There’s never a perfect moment to move… I feature a lot of interview profiles on my website of people who have moved overseas, and the message is usually the same: Don’t wait. Tomorrow might not come. Covid really made people see that.
My husband and I had been following the situation in Rota during the pandemic. When we got here, there was this amazing feeling of calm compared to the States, where everything was so political and contentious. Here, it was less of a constant debate.
At the moment, this sense of calm is my number-one favorite thing about living overseas. Whatever your views are, it’s hard to disagree that things are simpler over here.
LIOS: What else do you enjoy about living here?
Stephanie: I love the beauty of Rota’s coastline. I never get tired of seeing the ocean. I can run along the beach for miles or walk through the pine forest on the dunes overlooking the Bay of Cádiz. I love that life is so much more affordable, and that fresh fruits, vegetables, and fish are a bargain.
It’s so easy to make plans to do something outside, because the weather is rarely bad.
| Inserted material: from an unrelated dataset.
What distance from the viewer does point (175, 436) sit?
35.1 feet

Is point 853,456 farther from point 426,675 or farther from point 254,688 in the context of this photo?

We can eat outside year-round.
I also enjoy the calmness and simplicity of life in Rota and the relative safety. We had a checklist for our ideal overseas destination, and while we wouldn’t consider locations that we knew were “unsafe,” safety wasn’t one of the specific items on our list. We hadn’t realized how important it was until we lived in Japan
I’ve come to learn that safety is freedom. Japan was extremely safe… and for the most part, I feel comfortable in Rota. People are out so late here, so there are always people on the streets and I never feel unsafe at night.
LIOS: Are there any downsides to living here?
Stephanie: We knew coming in that there’s a massive cultural difference, particularly between Japan and Spain. We knew the mañana factor would be challenging…
Rota is like a sleepy town in the southern United States. The siesta is four or five hours per afternoon. You go to the restaurant, and often it’s “no hay” (i.e., the thing you want is not available)… or there’s a handwritten note on the door of the shop that says, “We’re not here.”
As Americans, we tend to see entrepreneurial opportunities and ask, “Why aren’t you doing it like this?” You just have to adapt. It’s a very slow pace of life.